What was once considered a convenient appliance for hostels, small kitchens or occasional use has suddenly become an essential addition in many homes.
A crisis thousands of miles away
The trigger for this shift lies far beyond India’s kitchens.
Escalating conflict in the Middle East has disrupted shipping routes through the Strait of Hormuz, one of the world’s most critical energy corridors. Nearly 85 to 90 per cent of India’s LPG imports pass through this narrow waterway, making the country particularly vulnerable to supply disruptions.
The ripple effects have been swift.
India currently meets roughly 60 per cent of its LPG demand through imports, and tightening global supply has already begun to affect domestic availability and prices.
Earlier this month, the price of domestic LPG cylinders increased by Rs 60, while commercial cylinders rose by more than Rs 114.
To discourage panic buying and hoarding, the government has also extended the mandatory waiting period between domestic refill bookings from 21 days to 25 days.
Restaurants feel the pressure
The strain is not limited to households. Restaurants, hotels and roadside eateries are also grappling with supply constraints as commercial LPG availability tightens under restrictions imposed through the Essential Commodities Act.
In cities such as Bengaluru and Chennai, restaurant associations report that commercial LPG availability has dropped by as much as 75 per cent, forcing many establishments to rethink their kitchen operations.
Some restaurants have reduced menu offerings, while others are rapidly installing high-efficiency induction systems, creating hybrid kitchens where electricity now shares the workload with gas.
For smaller eateries and roadside dhabas, the shift is less about sustainability and more about survival.

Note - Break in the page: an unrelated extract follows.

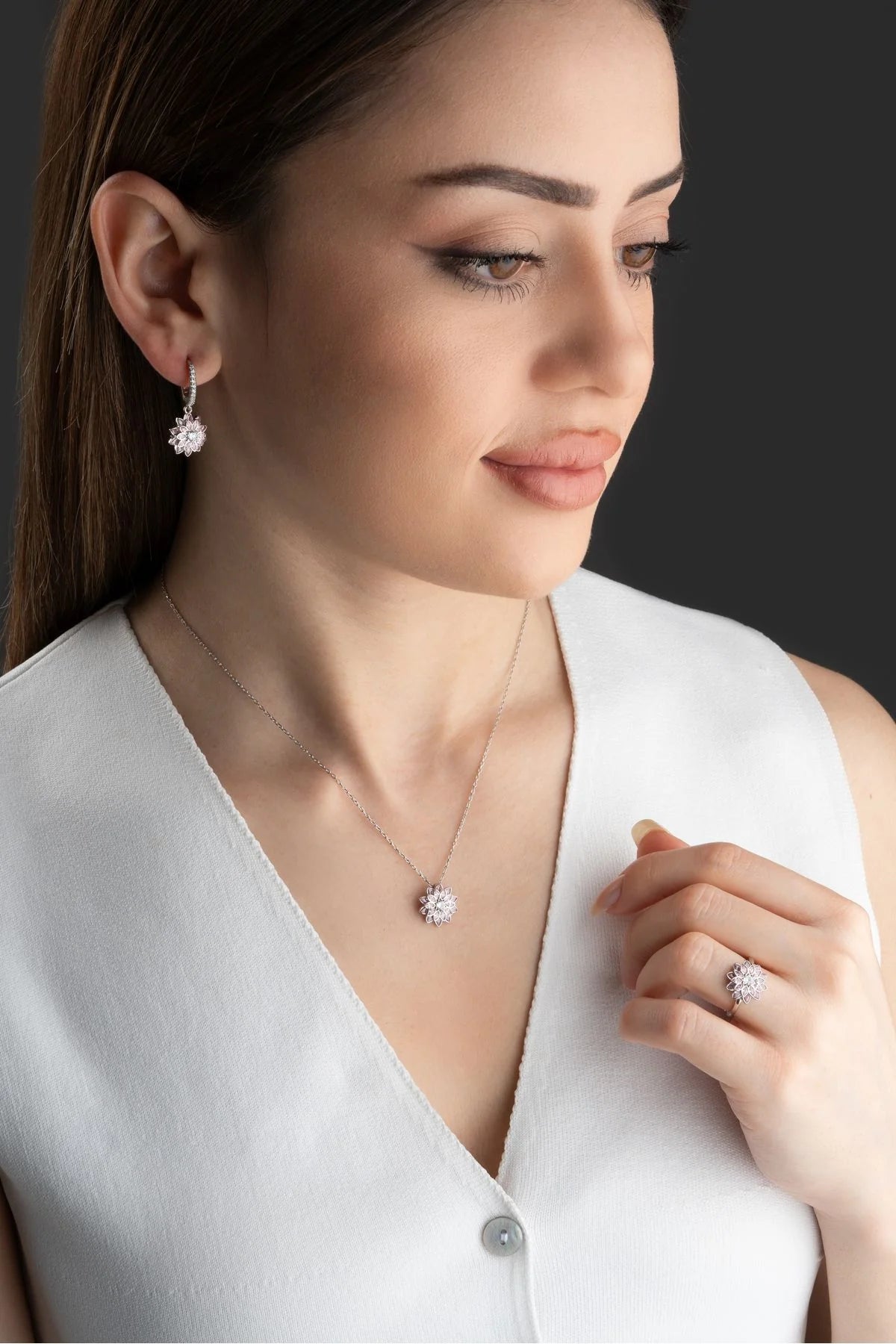 Kutulu Taşlı Lotus Çiçeği 925 Ayar Gümüş Set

A potential structural shift
The government has maintained that there is no nationwide LPG crisis and has directed refineries to increase production to stabilise supply.
Nevertheless, the developments of March 2026 may already be triggering a longer-term behavioural shift.
For decades, LPG has been the backbone of cooking in Indian households. However, recent disruptions have highlighted the risks of relying on a single fuel source.
Increasingly, households appear to be hedging against uncertainty by adopting electric cooking options to guard against price volatility and delivery delays.
If the current trend continues, the induction cooktop, once viewed as a niche appliance, could emerge as a quiet symbol of India’s evolving kitchen economy.